Estomaqué, mon entourage a d’abord cru que je blaguais lorsque je lui ai annoncé la grande nouvelle. Mes parents, mes amis et mes collègues voguaient entre incrédulité et envie, sans oublier quelques houles de désapprobation à l’idée que j’allais renoncer au poste de direction que j’occupais dans une grande agence de publicité. C’est vrai que j’avais bossé comme une forcenée pour me rendre là où j’étais, m’échinant à rivaliser d’imagination pour vendre des produits dont, au final, je me fichais éperdument. Peaufiner l’art de manipuler les gens en leur inventant des besoins factices m’avait carrément usée. Résultat: à 29 ans, j’étais épuisée et dégoûtée.
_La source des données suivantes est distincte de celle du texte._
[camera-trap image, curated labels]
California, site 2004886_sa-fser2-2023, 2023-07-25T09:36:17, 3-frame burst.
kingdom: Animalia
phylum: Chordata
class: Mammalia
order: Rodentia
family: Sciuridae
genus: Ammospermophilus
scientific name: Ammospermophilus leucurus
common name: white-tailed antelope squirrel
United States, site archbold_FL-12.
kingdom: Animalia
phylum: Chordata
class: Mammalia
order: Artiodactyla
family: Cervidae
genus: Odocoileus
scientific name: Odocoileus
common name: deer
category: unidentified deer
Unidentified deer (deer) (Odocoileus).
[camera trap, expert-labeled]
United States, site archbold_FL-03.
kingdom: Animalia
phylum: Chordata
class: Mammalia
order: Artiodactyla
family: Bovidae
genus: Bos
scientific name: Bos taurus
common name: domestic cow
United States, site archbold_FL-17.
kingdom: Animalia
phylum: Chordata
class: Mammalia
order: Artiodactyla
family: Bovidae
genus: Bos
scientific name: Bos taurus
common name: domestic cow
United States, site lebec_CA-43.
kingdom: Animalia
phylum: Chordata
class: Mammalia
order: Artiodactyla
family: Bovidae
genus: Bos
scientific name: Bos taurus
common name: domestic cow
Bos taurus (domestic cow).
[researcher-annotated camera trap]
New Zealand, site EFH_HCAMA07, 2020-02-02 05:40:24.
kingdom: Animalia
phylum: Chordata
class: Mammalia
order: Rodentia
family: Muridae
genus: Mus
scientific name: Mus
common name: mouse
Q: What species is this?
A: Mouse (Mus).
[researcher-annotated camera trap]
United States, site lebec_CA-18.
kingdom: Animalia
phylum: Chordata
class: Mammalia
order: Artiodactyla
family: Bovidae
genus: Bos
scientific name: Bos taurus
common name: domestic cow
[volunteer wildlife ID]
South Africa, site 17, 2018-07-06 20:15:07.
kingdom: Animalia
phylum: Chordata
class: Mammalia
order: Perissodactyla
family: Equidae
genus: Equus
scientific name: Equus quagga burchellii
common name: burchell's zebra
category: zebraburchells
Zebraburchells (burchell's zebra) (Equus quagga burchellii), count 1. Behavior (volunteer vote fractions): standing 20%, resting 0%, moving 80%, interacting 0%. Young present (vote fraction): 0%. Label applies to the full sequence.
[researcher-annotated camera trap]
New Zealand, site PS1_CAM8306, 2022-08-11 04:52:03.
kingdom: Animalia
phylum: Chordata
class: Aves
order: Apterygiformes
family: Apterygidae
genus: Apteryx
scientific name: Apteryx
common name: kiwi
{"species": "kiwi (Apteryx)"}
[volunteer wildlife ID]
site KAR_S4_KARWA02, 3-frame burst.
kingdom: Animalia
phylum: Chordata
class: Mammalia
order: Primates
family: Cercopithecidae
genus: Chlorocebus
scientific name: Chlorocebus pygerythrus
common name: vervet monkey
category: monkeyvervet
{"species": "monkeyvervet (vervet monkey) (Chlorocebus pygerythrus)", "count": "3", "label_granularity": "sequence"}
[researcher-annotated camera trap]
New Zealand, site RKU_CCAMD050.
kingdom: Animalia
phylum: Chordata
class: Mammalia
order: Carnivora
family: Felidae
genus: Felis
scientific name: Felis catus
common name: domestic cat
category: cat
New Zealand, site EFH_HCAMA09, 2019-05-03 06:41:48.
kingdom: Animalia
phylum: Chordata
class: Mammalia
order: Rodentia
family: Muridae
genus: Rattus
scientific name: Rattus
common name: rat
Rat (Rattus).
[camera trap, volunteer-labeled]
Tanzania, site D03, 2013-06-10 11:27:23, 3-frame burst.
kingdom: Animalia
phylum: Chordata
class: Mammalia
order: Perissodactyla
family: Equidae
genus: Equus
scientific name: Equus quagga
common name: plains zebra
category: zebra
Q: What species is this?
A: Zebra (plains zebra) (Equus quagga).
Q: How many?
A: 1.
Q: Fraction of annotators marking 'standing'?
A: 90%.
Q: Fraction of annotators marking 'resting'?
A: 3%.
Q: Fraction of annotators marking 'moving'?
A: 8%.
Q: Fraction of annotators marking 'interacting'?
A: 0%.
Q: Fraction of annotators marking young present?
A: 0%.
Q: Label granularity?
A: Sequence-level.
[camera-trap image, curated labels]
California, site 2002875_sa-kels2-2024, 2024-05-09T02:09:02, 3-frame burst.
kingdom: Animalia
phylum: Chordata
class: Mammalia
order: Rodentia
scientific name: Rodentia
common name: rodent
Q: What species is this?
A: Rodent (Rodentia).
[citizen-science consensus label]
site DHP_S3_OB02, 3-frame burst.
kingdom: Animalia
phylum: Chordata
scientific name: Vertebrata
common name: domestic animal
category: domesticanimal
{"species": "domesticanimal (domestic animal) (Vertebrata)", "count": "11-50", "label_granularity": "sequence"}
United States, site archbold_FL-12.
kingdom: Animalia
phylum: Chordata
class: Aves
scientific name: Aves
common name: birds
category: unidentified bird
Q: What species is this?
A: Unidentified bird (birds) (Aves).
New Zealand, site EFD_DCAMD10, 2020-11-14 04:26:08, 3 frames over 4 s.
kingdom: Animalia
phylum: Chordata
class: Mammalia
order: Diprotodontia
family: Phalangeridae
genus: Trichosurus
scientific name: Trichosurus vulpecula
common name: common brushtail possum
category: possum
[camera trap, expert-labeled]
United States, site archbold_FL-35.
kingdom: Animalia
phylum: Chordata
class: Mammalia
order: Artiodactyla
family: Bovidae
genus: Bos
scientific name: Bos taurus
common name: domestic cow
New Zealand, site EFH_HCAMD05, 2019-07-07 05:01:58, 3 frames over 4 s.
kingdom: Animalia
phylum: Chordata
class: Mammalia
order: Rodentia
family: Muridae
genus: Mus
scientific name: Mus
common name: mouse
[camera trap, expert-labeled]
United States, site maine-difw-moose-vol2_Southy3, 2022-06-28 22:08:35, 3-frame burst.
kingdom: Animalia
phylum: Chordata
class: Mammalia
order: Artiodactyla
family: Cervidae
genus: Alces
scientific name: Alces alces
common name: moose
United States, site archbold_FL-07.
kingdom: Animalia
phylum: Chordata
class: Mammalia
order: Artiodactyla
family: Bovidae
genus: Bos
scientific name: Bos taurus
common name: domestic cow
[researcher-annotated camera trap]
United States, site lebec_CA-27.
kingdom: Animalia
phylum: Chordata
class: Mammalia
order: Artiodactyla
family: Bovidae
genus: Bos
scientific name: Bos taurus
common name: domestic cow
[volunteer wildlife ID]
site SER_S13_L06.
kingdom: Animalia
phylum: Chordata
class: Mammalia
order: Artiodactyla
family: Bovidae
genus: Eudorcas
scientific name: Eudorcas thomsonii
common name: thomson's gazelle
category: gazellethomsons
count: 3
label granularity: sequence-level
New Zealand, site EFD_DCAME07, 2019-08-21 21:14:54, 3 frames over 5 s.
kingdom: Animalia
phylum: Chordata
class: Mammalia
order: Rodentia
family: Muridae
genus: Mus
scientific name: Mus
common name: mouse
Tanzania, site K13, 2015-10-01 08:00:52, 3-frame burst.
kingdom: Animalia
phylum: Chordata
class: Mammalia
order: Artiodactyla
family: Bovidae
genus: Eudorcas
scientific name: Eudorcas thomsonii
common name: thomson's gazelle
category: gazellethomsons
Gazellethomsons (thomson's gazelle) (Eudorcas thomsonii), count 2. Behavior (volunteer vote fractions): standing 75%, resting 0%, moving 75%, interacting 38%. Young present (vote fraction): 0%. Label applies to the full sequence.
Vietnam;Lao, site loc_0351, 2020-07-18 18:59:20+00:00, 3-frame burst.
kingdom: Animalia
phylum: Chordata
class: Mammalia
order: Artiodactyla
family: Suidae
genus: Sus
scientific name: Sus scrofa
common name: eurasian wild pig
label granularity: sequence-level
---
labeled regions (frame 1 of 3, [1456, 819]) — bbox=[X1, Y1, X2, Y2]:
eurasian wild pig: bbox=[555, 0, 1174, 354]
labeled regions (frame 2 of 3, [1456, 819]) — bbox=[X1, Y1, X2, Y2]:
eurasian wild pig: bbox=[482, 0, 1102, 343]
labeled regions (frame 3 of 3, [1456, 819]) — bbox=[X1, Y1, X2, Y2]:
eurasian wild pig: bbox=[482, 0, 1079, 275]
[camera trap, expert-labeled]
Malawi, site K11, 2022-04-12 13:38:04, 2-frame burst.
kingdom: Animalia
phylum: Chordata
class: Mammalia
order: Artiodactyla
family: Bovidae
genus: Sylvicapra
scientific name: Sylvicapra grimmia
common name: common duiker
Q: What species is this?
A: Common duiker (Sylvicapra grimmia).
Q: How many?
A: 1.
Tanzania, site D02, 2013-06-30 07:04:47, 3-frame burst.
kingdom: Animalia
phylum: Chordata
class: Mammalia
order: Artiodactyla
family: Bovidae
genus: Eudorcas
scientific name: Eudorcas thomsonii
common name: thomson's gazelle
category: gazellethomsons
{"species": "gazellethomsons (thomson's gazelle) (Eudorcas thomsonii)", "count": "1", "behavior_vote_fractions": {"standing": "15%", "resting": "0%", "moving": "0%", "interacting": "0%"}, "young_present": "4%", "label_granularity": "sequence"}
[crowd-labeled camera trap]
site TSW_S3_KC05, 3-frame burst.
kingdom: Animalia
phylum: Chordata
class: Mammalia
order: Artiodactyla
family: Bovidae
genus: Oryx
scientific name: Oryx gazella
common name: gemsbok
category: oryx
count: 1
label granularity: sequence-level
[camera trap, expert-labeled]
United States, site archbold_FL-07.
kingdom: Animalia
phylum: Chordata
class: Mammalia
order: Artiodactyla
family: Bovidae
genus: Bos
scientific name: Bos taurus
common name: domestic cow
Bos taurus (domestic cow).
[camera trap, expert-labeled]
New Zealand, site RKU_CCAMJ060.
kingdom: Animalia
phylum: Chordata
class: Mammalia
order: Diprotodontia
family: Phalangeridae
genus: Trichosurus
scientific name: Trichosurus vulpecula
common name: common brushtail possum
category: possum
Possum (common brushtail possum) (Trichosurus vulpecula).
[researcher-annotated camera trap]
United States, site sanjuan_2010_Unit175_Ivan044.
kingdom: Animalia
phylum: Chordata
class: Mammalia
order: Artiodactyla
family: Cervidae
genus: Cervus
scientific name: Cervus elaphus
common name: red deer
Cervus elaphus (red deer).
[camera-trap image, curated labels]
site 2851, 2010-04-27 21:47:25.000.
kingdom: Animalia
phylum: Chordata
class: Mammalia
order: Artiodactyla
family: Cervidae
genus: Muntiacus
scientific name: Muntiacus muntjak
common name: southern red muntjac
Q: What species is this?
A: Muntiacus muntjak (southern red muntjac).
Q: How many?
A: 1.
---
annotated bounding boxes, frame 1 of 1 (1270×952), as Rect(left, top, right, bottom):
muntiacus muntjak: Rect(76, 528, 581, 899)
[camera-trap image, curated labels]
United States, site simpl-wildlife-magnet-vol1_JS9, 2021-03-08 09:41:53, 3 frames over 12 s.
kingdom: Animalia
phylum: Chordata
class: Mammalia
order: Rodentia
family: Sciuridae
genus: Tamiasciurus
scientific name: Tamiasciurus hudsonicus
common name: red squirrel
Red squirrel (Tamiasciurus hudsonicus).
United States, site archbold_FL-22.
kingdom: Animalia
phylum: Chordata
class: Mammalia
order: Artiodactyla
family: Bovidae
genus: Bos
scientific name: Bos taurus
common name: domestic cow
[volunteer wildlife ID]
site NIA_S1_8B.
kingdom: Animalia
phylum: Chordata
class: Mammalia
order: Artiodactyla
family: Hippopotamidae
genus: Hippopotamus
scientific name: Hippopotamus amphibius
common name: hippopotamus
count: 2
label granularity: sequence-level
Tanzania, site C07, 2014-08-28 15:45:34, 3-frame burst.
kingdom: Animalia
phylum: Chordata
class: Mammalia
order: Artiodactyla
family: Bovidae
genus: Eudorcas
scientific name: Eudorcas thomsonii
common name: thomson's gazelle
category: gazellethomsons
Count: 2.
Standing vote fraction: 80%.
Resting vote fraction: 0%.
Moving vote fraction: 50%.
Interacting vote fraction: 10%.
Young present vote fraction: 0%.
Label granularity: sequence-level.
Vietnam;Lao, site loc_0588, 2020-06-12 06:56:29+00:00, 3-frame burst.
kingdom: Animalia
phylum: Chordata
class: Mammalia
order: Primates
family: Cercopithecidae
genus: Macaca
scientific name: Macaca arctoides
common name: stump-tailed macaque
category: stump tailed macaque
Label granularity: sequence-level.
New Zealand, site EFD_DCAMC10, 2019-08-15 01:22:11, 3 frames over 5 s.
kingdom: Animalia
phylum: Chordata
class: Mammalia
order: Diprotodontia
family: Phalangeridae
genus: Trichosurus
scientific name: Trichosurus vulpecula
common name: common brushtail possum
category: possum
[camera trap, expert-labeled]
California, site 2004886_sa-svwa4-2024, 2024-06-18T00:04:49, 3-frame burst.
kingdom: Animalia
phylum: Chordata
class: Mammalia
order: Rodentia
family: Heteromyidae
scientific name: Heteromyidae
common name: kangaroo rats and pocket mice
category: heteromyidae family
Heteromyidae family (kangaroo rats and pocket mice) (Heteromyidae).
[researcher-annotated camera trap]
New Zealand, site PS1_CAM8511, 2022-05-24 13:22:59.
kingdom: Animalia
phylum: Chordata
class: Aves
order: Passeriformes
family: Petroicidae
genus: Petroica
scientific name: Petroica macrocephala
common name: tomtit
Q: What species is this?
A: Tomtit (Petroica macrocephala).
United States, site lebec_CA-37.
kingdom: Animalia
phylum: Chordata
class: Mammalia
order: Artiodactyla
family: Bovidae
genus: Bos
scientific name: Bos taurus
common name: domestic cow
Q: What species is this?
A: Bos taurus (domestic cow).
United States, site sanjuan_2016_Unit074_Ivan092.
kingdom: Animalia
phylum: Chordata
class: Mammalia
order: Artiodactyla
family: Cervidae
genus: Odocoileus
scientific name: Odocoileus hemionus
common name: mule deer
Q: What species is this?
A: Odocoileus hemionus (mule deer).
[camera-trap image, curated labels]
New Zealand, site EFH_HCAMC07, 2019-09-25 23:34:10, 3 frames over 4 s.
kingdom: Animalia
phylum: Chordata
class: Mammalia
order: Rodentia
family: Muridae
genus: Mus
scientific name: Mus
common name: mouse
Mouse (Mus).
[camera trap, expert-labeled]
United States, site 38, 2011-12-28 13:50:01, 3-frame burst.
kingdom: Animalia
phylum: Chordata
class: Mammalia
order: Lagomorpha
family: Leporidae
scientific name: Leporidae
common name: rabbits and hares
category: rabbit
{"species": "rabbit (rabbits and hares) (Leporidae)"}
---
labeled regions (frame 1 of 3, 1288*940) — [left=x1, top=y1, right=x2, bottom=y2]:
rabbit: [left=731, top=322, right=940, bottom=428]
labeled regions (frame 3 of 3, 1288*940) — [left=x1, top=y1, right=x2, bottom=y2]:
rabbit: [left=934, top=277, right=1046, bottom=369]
C’est d’ailleurs à cause de cette insatisfaction professionnelle que tout a commencé… Lors des rares moments que nous passions ensemble, mon amoureux Félix, un avocat à l’horaire carrément inhumain, et moi fantasmions sur la vie idyllique que nous aurions si un jour nous laissions tout tomber pour partir en voilier dans le Sud. Je savais très bien qu’on ne le ferait jamais, mais le simple fait d’en rêver était une évasion en soi.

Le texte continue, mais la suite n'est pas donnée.